The result of the group – a popular novel
According to Dr. Polk, studies show a dramatic trend in age and happiness. First, 18- to 25-year-olds had a 70% higher risk of depression than those over the age of 50 last year. Another study analyzing speech and text samples from more than 3,000 people found that as people get older, they use fewer negative words and more positive words, a trend that has continued for 500 years. how?
“Alternatively, these findings represent the so-called group outcome, that is, the result of being born at some point in history,” he said. If you think about it, you can say that life is much easier today than it was when our generation was growing up.
Standards of living and education, as well as health care, have increased dramatically over the past several decades. Therefore, older ones may view life as a piece of cake today, which makes them more positive. The influence of the United Nations shows that older people have different experiences from the younger group, and these experiences make a difference in both positive and negative.
Unfortunately, Dr. Polk can compare people who grew up at different times like apples and oranges. Scientists prefer to study people as they get older to cope with the limitations of group results, and these longitudinal studies show similar results for aging and happiness.
Sociometric selection theory – better idea
At Stanford University, on the other hand, Laura Carsonson developed a theory called sociometric selection. Dr. Polk believes that it is a very successful explanation for the development of emotional health with age. In fact, he says, older ones realize that life is too short to focus on negative things.

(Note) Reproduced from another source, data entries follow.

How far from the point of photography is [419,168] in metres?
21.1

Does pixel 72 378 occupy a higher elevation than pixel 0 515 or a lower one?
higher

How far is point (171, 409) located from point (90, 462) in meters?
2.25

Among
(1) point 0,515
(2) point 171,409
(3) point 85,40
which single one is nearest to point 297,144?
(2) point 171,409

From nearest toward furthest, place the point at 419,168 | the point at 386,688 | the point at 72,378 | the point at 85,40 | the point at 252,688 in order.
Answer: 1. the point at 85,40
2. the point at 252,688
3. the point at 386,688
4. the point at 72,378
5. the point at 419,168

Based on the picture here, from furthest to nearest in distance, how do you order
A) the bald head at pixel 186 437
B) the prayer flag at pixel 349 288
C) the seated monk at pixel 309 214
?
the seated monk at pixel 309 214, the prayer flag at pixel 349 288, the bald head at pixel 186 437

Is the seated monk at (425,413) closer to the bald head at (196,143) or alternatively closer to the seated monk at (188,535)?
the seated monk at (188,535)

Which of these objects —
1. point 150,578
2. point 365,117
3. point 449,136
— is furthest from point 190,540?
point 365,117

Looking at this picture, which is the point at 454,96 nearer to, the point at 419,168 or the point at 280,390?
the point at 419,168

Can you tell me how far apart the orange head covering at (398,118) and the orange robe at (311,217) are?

“For young adults, life seems to last forever, so they are more focused on long-term goals,” says Dr. Polk. You can try many different things to get as much information as possible. If they think they will pay for it, they are willing to spend time doing things that they are not happy about.
For young people, goals are future-oriented and knowledge-oriented.
According to Dr. Polk, as we get older, our “horizon” or the future will be shorter. Older adults are more selective in how they spend their time and energy, so they choose to make the most of their time. They narrow their social networks to some extent to focus on a small group of people who value their relationships. This enhances positive experiences and reduces negative ones.
“Also, the goals of older adults are less about the future and more about making the most of the present,” he said. They focus on emotional goals, such as well-being and happiness, rather than knowledge-based goals for future success.
A.D. Launched in 1990, the concept of socio-emotional choice has received a great deal of attention in the scientific community. Grandparents can still be a powerful witness to him.